Enviada em 29/05/2020

Durante a Revolução Verde, ocorrida na década de 1960, foi introduzido no Brasil uma série de medidas modernizadoras para aumentar a produtividade agrícola, entre as quais encontra-se a utilização dos Organismos Geneticamente Modificados (OGM). No grupo desses espécimes, destaca-se as sementes transgênicas, haja vista que seu material genético advém da combinação dos genes de mais de uma espécie. Entretanto, a falta de informações acerca dessas sementes causa impasses como a insegurança alimentar, além do desequilíbrio ecológico evidente.

Precipuamente, é imperativo pontuar que apesar das vantagens existentes na utilização dos OGM, -como o aumento da produtividade em função da maior resistência a pragas, agrotóxicos e mudanças climáticas - o pouco conhecimento acerca desses organismos causa insegurança alimentar. Nesse sentido, os indivíduos não estão cientes das possíveis consequências da ingestão de transgênicos, tais como efeitos tóxicos e alergias. Além disso, muitas vezes os compradores desconhecem que estão adquirindo produtos transgênicos, tendo em vista que a especificação obrigatória que indica a transgenia, garantida pela Lei de Biossegurança, é pouco evidente nas embalagens e rótulos. Tais fatores ferem a Constituição Federal de 1988, que assegura o direito à alimentação adequada.

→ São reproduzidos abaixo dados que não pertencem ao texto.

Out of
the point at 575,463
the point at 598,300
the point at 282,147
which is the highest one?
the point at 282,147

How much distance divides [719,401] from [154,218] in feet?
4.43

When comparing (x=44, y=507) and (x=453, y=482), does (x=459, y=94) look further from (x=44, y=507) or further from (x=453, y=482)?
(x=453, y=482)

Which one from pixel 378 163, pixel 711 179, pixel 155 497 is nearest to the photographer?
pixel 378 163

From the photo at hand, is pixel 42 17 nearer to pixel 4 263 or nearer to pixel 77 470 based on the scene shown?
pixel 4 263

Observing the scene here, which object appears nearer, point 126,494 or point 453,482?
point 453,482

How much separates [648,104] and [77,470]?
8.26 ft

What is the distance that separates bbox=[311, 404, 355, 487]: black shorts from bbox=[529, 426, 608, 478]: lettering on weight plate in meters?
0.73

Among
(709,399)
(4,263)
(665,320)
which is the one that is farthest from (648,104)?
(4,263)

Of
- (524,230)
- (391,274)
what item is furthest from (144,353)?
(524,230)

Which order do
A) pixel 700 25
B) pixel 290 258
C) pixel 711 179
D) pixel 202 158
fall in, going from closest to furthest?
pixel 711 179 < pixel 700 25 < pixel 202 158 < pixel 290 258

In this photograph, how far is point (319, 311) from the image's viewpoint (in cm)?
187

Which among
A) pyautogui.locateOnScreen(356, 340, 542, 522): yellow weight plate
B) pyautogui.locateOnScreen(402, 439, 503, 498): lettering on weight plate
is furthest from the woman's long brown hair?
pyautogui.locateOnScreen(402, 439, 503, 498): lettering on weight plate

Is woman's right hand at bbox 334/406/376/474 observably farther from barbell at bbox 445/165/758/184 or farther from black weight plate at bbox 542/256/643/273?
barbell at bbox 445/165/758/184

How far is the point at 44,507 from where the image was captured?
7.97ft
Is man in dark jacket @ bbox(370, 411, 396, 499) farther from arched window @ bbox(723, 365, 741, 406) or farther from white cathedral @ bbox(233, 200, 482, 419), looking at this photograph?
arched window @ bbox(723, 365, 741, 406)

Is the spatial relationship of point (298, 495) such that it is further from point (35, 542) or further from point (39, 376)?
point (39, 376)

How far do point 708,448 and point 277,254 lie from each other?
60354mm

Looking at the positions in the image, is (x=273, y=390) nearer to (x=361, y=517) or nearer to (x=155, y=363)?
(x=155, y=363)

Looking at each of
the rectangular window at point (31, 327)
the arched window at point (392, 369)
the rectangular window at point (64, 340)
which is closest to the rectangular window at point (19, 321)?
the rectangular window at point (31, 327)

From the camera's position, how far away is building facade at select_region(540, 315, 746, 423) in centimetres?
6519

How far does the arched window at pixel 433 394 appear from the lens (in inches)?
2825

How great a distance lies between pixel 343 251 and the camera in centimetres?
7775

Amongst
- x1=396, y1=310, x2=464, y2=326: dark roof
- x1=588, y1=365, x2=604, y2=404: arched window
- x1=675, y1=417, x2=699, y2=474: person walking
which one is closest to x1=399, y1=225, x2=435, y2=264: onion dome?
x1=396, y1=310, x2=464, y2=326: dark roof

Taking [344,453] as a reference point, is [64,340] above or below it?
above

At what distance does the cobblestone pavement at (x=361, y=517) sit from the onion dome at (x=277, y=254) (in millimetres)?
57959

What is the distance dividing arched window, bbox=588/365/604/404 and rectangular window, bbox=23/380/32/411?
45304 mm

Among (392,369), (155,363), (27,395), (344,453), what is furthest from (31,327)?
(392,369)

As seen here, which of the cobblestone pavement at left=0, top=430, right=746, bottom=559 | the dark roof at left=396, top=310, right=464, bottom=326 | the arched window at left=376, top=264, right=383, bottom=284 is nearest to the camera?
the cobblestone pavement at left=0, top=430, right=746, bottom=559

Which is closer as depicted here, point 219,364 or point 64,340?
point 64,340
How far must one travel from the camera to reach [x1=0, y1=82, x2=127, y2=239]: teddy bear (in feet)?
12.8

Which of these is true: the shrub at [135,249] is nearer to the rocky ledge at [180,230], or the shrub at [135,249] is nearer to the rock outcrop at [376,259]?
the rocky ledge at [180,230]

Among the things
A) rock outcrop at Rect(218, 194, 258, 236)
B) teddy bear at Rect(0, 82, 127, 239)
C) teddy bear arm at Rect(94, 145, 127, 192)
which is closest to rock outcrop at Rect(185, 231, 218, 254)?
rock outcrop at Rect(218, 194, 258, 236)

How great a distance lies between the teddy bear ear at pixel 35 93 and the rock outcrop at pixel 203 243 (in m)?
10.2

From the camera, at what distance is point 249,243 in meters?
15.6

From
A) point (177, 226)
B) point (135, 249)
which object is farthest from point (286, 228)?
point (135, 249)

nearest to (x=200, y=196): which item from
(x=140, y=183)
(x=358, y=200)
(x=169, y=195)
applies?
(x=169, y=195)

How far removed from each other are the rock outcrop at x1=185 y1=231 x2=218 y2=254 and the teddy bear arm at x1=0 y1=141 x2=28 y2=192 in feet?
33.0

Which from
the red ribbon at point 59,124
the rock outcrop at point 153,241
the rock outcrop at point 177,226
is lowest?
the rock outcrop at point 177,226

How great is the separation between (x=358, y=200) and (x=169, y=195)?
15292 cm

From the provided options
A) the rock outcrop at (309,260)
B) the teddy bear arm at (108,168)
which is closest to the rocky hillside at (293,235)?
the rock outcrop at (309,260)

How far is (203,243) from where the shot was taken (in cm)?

De outra parte, cabe ressaltar que o desequilíbrio ecológico é um fenômeno agravado pela utilização de OGM em larga escala. Nessa perspectiva, o fato dos organismos serem altamente resistentes a agrotóxicos que, por esse motivo, são amplamente utilizados e acabam matando outras espécies de plantas e animais nas proximidades, diminuindo a biodiversidade e desestruturando inúmeras cadeias alimentares. Ademais, essa alta resistência também se aplica às bactérias, propiciando a morte das mais fracas e o aumento do número de bactérias adaptadas à toxinas - fato denominado pelo biólogo Charles Darwin como seleção natural - que podem ser precursoras de futuras pandemias.

Diante disso, torna-se evidente a necessidade de utilizar os transgênicos em menor escala a fim de minimizar seus impactos negativos. Para tanto, cabe à Fundação de Proteção e Defesa do Consumidor (PROCON) aumentar a informatividade sobre os transgênicos nos rótulos por meio da ampliação da Lei de Biossegurança, que deve conter a obrigatoriedade de colocar o símbolo da transgenia em uma localidade mais exposta das embalagens, a fim de garantir que os consumidores estejam cientes do tipo de produto que estão adquirindo. Igualmente, o Ministério da Agricultura e Meio Ambiente deve restringir o uso de OGM em organismos, exceto em casos que os transgênicos tenham modificações para aumentar a carga nutricional dos alimentos a fim de mitigar os impactos ambientais. Com efeito, a Constituição Federal de 1988 será respeitada.